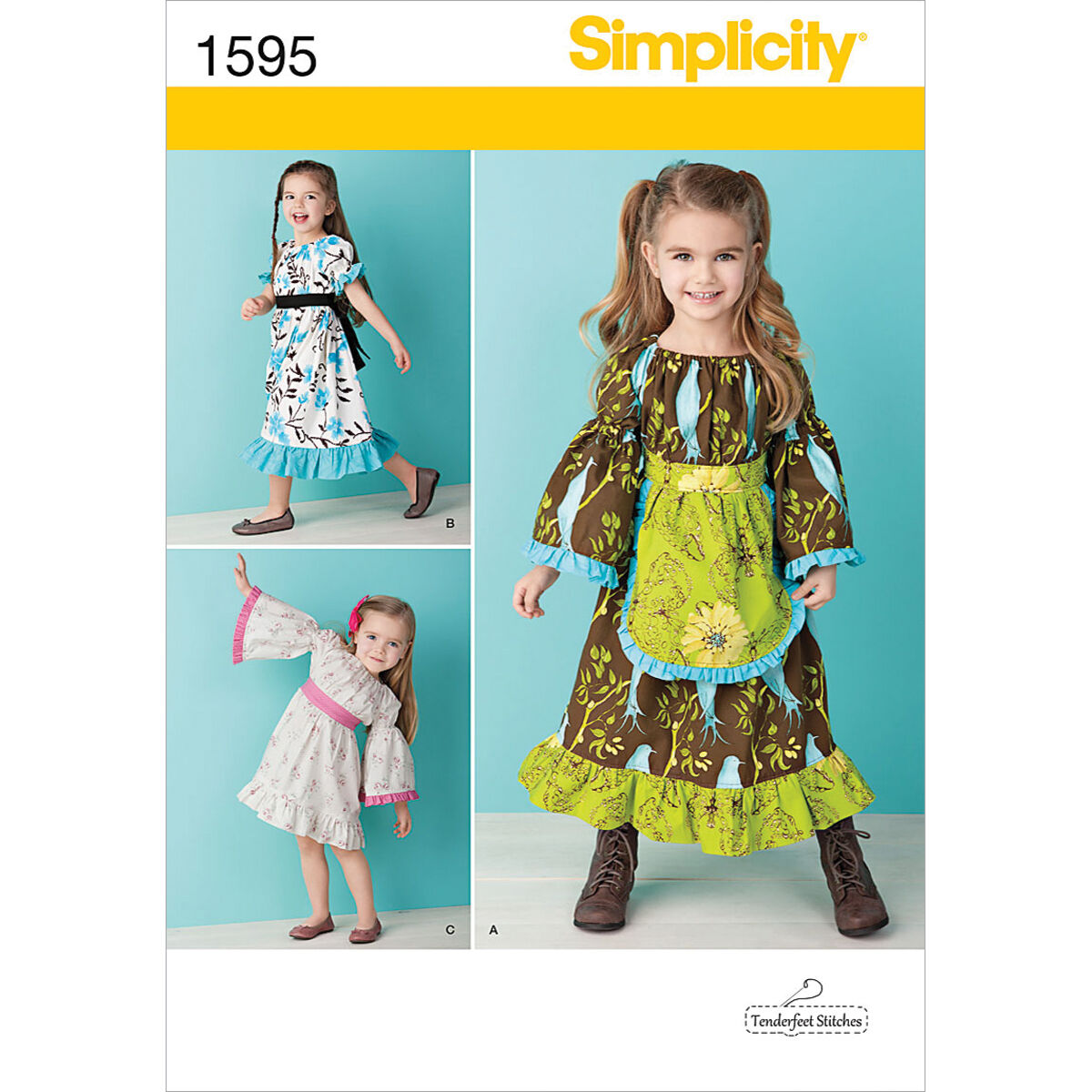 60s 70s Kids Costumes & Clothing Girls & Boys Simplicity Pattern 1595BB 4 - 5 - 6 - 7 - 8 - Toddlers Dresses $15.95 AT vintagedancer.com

- - - - - - -

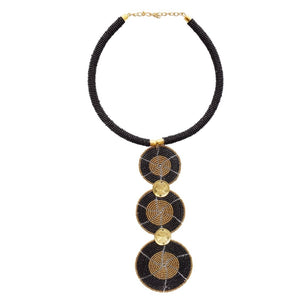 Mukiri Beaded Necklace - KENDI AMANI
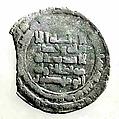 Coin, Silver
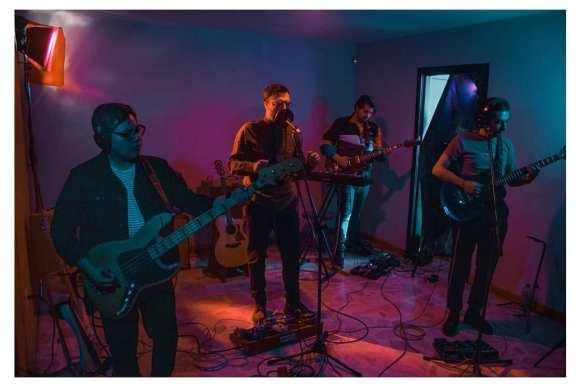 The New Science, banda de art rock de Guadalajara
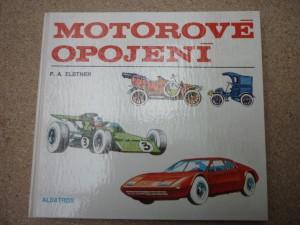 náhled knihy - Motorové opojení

- - - - - - -

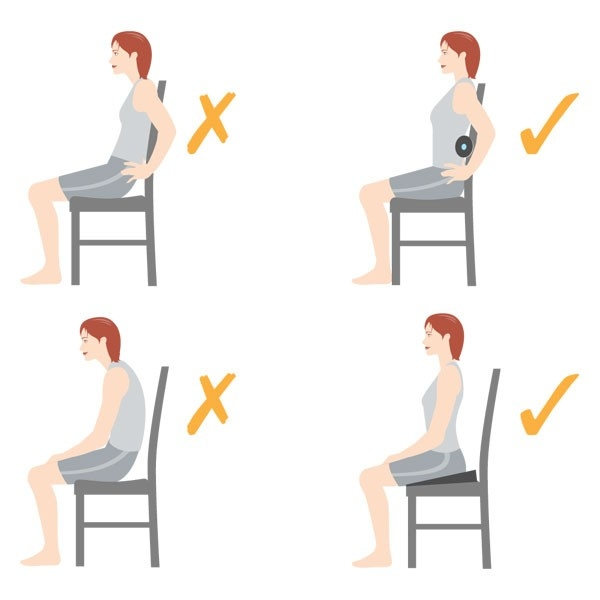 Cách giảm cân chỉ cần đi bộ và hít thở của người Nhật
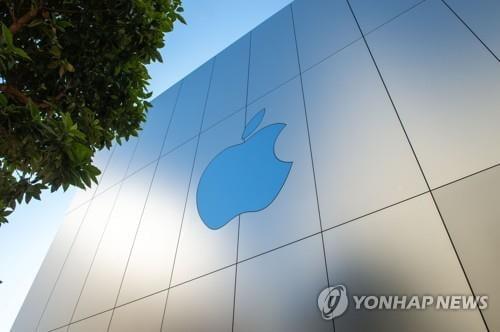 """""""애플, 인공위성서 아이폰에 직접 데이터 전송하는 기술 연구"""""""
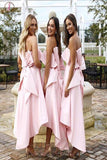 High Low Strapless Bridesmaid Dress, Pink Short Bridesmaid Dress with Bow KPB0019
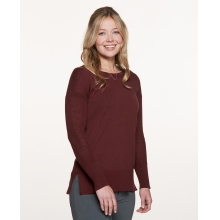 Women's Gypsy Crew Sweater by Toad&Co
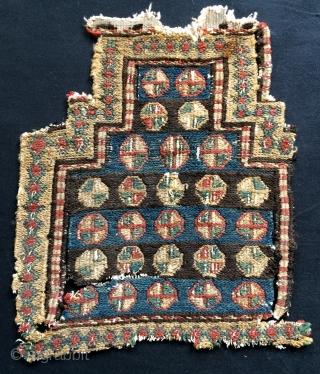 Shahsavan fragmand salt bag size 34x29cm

- - - - - - -

● **Your assignment**: Nothing except the lines from the one containing "인공위성서 아이폰에 직접" through the one containing "Shahsavan fragmand salt bag size 34x29cm" should appear in the answer, exactly as above and without pictures.

● **Response area**:
 """""""애플, 인공위성서 아이폰에 직접 데이터 전송하는 기술 연구"""""""
 High Low Strapless Bridesmaid Dress, Pink Short Bridesmaid Dress with Bow KPB0019
 Women's Gypsy Crew Sweater by Toad&Co
 Shahsavan fragmand salt bag size 34x29cm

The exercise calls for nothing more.